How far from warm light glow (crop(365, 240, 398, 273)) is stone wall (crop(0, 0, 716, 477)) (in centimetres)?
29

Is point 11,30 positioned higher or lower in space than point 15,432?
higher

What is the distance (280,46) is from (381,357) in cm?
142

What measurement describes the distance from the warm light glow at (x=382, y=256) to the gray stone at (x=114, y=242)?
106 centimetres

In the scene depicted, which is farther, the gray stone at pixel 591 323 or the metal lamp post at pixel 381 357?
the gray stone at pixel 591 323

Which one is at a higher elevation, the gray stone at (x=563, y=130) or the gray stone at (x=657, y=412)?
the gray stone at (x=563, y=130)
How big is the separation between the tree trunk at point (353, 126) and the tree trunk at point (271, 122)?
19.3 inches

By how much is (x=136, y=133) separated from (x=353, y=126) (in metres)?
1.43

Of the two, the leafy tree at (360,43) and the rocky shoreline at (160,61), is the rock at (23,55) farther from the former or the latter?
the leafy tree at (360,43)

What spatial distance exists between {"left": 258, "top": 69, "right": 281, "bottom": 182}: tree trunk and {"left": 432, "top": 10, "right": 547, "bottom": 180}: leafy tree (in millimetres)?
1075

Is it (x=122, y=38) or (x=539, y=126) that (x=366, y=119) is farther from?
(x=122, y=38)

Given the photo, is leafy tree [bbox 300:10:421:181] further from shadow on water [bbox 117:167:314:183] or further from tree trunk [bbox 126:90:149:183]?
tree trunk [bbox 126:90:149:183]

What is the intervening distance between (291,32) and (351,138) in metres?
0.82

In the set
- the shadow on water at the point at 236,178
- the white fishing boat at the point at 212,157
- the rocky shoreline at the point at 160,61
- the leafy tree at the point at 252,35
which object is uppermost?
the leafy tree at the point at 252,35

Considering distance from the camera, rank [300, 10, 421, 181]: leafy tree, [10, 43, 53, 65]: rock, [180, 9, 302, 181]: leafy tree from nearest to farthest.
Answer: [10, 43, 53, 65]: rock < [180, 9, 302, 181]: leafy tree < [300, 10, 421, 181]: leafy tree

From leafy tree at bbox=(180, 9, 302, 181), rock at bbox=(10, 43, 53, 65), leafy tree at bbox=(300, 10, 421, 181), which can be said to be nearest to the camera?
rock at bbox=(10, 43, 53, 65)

........

Work to be completed
Convert every line of the items above into a JSON list of strings, one string per line, leaving out blank lines.

The solution
[
  "How far from warm light glow (crop(365, 240, 398, 273)) is stone wall (crop(0, 0, 716, 477)) (in centimetres)?",
  "29",
  "Is point 11,30 positioned higher or lower in space than point 15,432?",
  "higher",
  "What is the distance (280,46) is from (381,357) in cm?",
  "142",
  "What measurement describes the distance from the warm light glow at (x=382, y=256) to the gray stone at (x=114, y=242)?",
  "106 centimetres",
  "In the scene depicted, which is farther, the gray stone at pixel 591 323 or the metal lamp post at pixel 381 357?",
  "the gray stone at pixel 591 323",
  "Which one is at a higher elevation, the gray stone at (x=563, y=130) or the gray stone at (x=657, y=412)?",
  "the gray stone at (x=563, y=130)",
  "How big is the separation between the tree trunk at point (353, 126) and the tree trunk at point (271, 122)?",
  "19.3 inches",
  "By how much is (x=136, y=133) separated from (x=353, y=126) (in metres)?",
  "1.43",
  "Of the two, the leafy tree at (360,43) and the rocky shoreline at (160,61), is the rock at (23,55) farther from the former or the latter?",
  "the leafy tree at (360,43)",
  "What spatial distance exists between {\"left\": 258, \"top\": 69, \"right\": 281, \"bottom\": 182}: tree trunk and {\"left\": 432, \"top\": 10, \"right\": 547, \"bottom\": 180}: leafy tree (in millimetres)?",
  "1075",
  "Is it (x=122, y=38) or (x=539, y=126) that (x=366, y=119) is farther from?",
  "(x=122, y=38)",
  "Given the photo, is leafy tree [bbox 300:10:421:181] further from shadow on water [bbox 117:167:314:183] or further from tree trunk [bbox 126:90:149:183]?",
  "tree trunk [bbox 126:90:149:183]",
  "What is the intervening distance between (291,32) and (351,138) in metres?",
  "0.82",
  "In the set",
  "- the shadow on water at the point at 236,178",
  "- the white fishing boat at the point at 212,157",
  "- the rocky shoreline at the point at 160,61",
  "- the leafy tree at the point at 252,35",
  "which object is uppermost?",
  "the leafy tree at the point at 252,35",
  "Considering distance from the camera, rank [300, 10, 421, 181]: leafy tree, [10, 43, 53, 65]: rock, [180, 9, 302, 181]: leafy tree from nearest to farthest.",
  "Answer: [10, 43, 53, 65]: rock < [180, 9, 302, 181]: leafy tree < [300, 10, 421, 181]: leafy tree",
  "From leafy tree at bbox=(180, 9, 302, 181), rock at bbox=(10, 43, 53, 65), leafy tree at bbox=(300, 10, 421, 181), which can be said to be nearest to the camera?",
  "rock at bbox=(10, 43, 53, 65)"
]